- _DOCUMENT SEGMENT_:
Some due diligence considerations and things to consider with your target's independent contractors

Inside counsel would be wise to consider the significant recent increase in enforcement of the Foreign Corrupt Practices Act (FCPA) of 1977, as amended when conducting due diligence in connection with an acquisition of a foreign target or a target with international operations, because the target’s conduct may be your company’s FCPA liability upon consummation of the acquisition, even if, in the case of a foreign target with no prior nexus to the United States, the target’s conduct is not in violation of the FCPA prior to the acquisition.

The FCPA prohibits U.S. citizens and U.S. companies, and their officers, directors and employees, from offering, promising, making or authorizing corrupt payments or gifts of anything of value to foreign officials for the purpose of influencing a foreign official’s decision, inducing a foreign official to violate his or her duty or gaining an unfair business advantage. Foreign citizens and foreign companies undertaking any part of such activities in U.S. territory or in interstate commerce are also subject to the law. The FCPA also mandates certain financial controls and financial reporting requirements on U.S. public companies. The law is interpreted broadly. A gift or payment can be cash, an expensive holiday gift, a donation to the official’s favorite charity or, possibly, a job for a foreign official’s child. A foreign official can be any employee or officer of any foreign government or any department, instrumentality or agency of a foreign government, including an officer or employee of a state-owned or state-controlled company, or a candidate for foreign political office.

Due diligence considerations

Early-stage FCPA due diligence should begin with background checks on the target and the target’s countries of operation and interviews with key personnel and agents. Based on this, inside counsel can determine the level of due diligence required. Here are some things to consider:

  • How corrupt are the countries where the target operates?
  • How extensive and important are contacts with foreign officials and what are the reputations of the foreign officials affecting the target’s business?  For example, does the target sell products or services to a state-owned enterprise? Does it partner with a national resource company? Does it seek financing from a sovereign wealth fund? Does its success depend on authorizations, waivers, permits or licenses from a government department? Did it do so in the not-so-distant past?
  • Consider the target’s reputation and track record regarding corruption. Is it generally in compliance with the laws regulating its business?
  • Does the target have an anti-corruption compliance program and how seriously is it taken by senior management? Is training a key component? Does it vet its employees? What is the reporting process?
  • Are credible and reliable financial and accounting controls in place to detect FCPA issues? Consider accounting due diligence to check high-risk or suspicious payments.

- _WHAT THIS EXERCISE ASKS_:
• 1. Answer these questions from the FCPA excerpt:
(a) In what year was the Foreign Corrupt Practices Act enacted?
(b) What does the FCPA require of U.S. public companies beyond its ban on corrupt payments?
(c) What should early-stage FCPA due diligence begin with?
• 2. Could you write out the FCPA excerpt word for word, beginning at the words "Some due diligence" and stopping after "to the acquisition."?
The data that follows isn't needed for anything here.

- _INFORMATION SUPPLIED_:
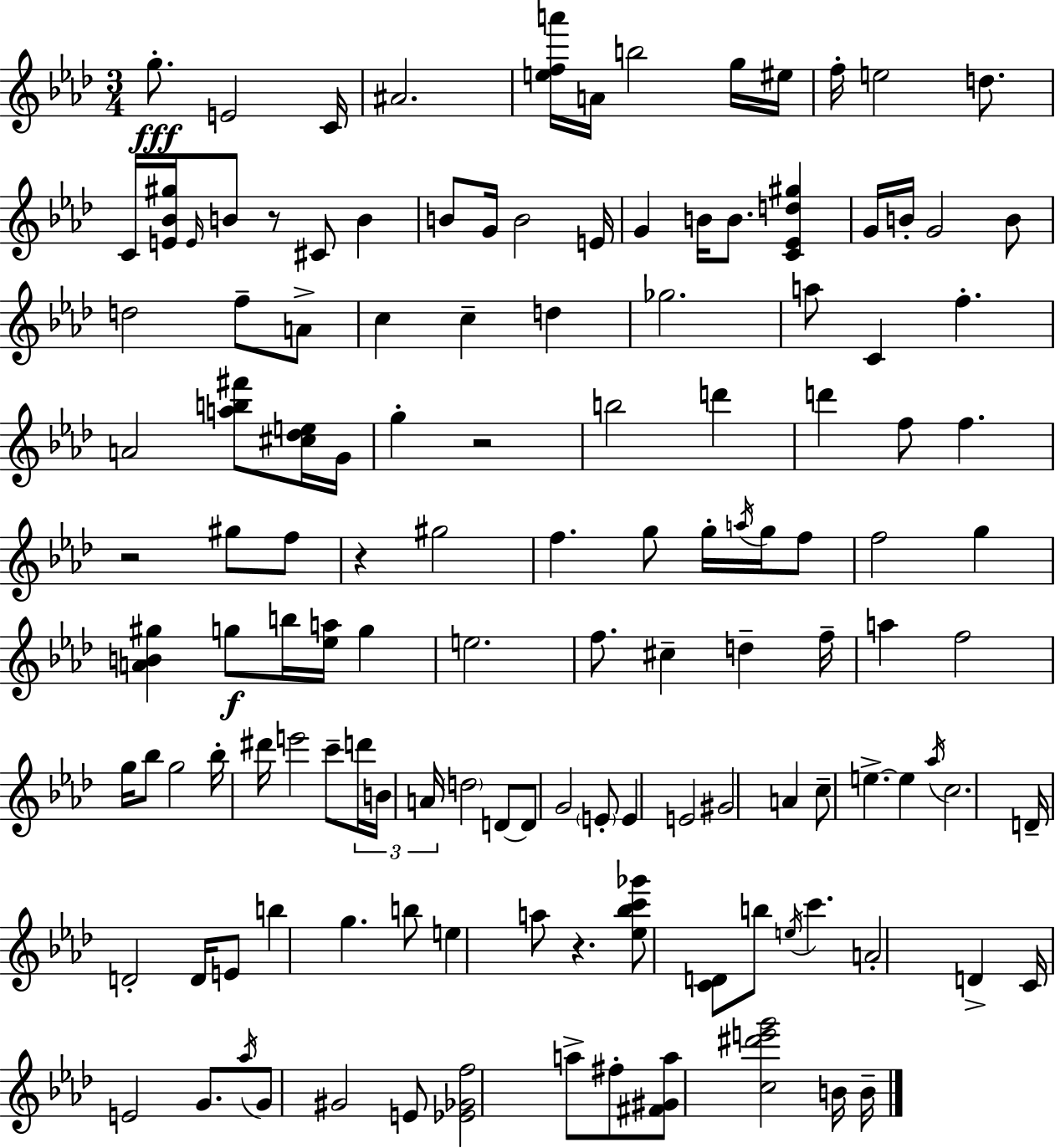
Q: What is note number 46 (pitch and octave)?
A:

- _COMPLETED EXERCISE_:
• 1.
(a) 1977
(b) Certain financial controls and financial reporting requirements
(c) Background checks on the target and the target's countries of operation, and interviews with key personnel and agents

• 2.
Some due diligence considerations and things to consider with your target's independent contractors

Inside counsel would be wise to consider the significant recent increase in enforcement of the Foreign Corrupt Practices Act (FCPA) of 1977, as amended when conducting due diligence in connection with an acquisition of a foreign target or a target with international operations, because the target’s conduct may be your company’s FCPA liability upon consummation of the acquisition, even if, in the case of a foreign target with no prior nexus to the United States, the target’s conduct is not in violation of the FCPA prior to the acquisition.